As if to illustrate the guide’s point, one of the giraffes snorts and another moans.true

We also get a lesson on ostriches. “For self-defence, ostriches have very powerful legs that can kick a lion or a human being dead. I do not know where the saying of burying the head in the sand, like an ostrich, comes from, but the ones in Kidepo do not do it,” quips the tour guide.

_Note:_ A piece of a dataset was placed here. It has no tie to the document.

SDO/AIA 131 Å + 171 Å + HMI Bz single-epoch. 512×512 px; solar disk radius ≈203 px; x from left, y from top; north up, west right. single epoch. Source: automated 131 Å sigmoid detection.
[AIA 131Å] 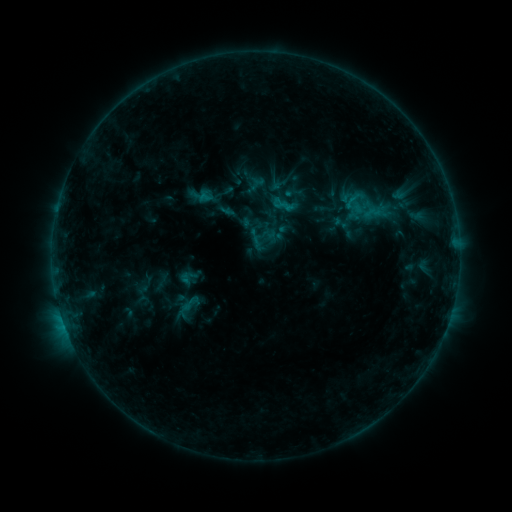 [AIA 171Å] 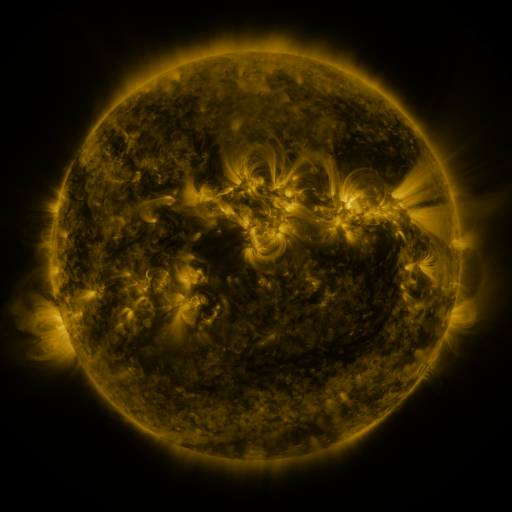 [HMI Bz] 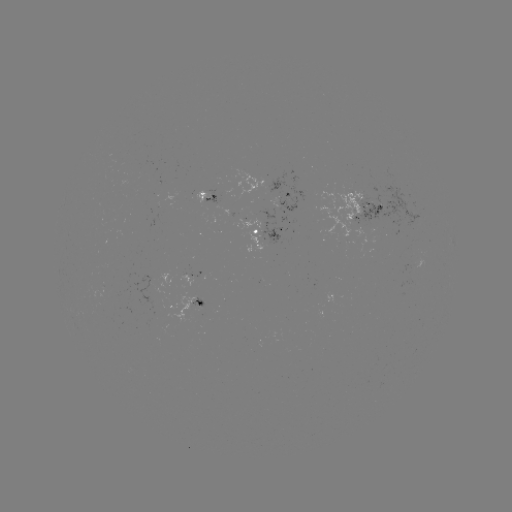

Kidepo is good for bird watching, and birds to expect include the Abyssinian Roller, Purple Heron and the Ground Hornbill.

Hot springs

Kidepo and Karamoja are not short of mysticism, as testified by Kangarok hot springs, where people go to make their skins smooth and heal skin diseases.

“Cockroaches which risk to drink this water die instantly,” Akoromwe says. “If you wash your face with the Kangarok water for 30 days, it becomes very smooth and soft.”

Local legend has it that it was named after Longorok, a man assigned to carry water in a gourd from Kochetut to Lotukei village. On reaching this spot, clouds gathered and it rained heavily. The lightening that struck was blinding and Longorok died. It is believed his blood and water mixed to begin boiling and healing his people.

As night falls, we drive back to the UWA bandas. Akoromwe suddenly orders the driver to stop the van. He switches his torch on and beams it at a laughing hyena. Soon, we notice a mane rustling in the grass. Shiny eyes squint at the blinding beam of the torch — here were the lions we had longed to see.

“There are three of them. These cats are night animals. Their best dish is antelope meat and the ‘bodyguards’ (the hyenas) eat the leftovers,” Akoromwe says.

The day is crowned by a goat roast, yummy boiled offals wolfed down before a bonfire and washed down with pints of beer, tea and wine.